◆ WHAT THE TASK REQUIRES
Beginning at the line that contains "How much distance" and continuing through the final line, present these lines as a numbered list with the blank lines left out.

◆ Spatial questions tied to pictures

--- start ---

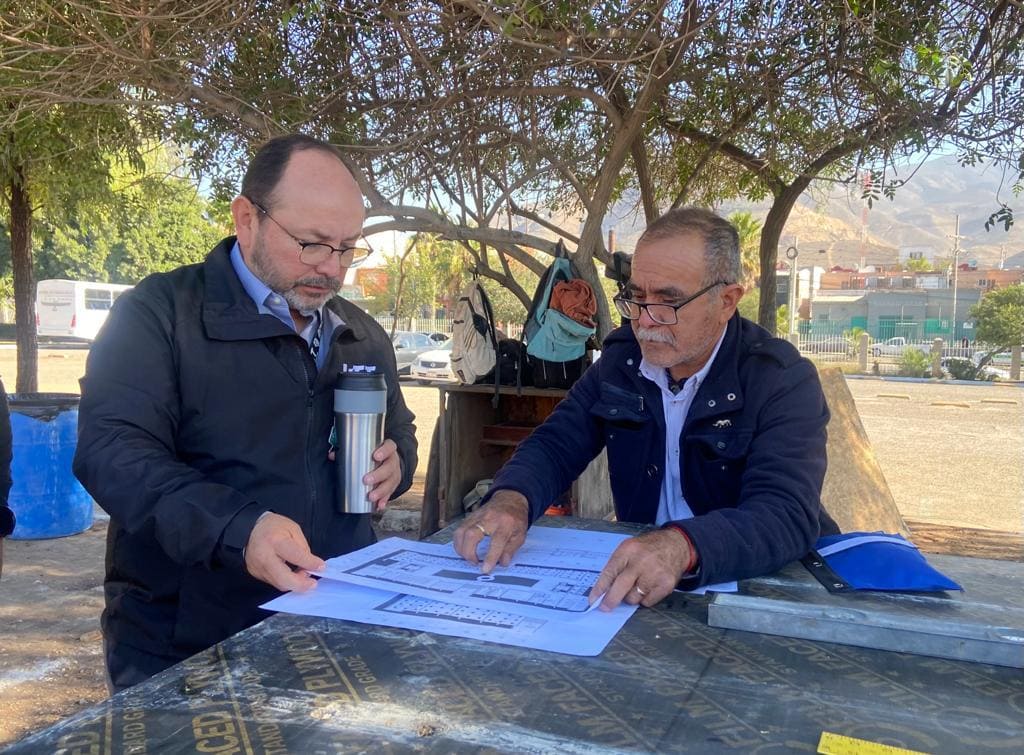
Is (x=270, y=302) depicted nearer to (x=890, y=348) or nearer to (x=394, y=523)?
(x=394, y=523)

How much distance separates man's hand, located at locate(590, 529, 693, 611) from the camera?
1.60 meters

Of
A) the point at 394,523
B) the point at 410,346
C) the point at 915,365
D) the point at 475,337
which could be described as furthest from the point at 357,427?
the point at 915,365

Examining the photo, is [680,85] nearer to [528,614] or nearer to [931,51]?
[931,51]

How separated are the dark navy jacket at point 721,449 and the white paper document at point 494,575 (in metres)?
0.24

--- end ---

◆ RESPONSE
1. How much distance separates man's hand, located at locate(590, 529, 693, 611) from the camera?
2. 1.60 meters
3. Of
4. A) the point at 394,523
5. B) the point at 410,346
6. C) the point at 915,365
7. D) the point at 475,337
8. which could be described as furthest from the point at 357,427?
9. the point at 915,365
10. Examining the photo, is [680,85] nearer to [528,614] or nearer to [931,51]?
11. [931,51]
12. How separated are the dark navy jacket at point 721,449 and the white paper document at point 494,575 (in metres)?
13. 0.24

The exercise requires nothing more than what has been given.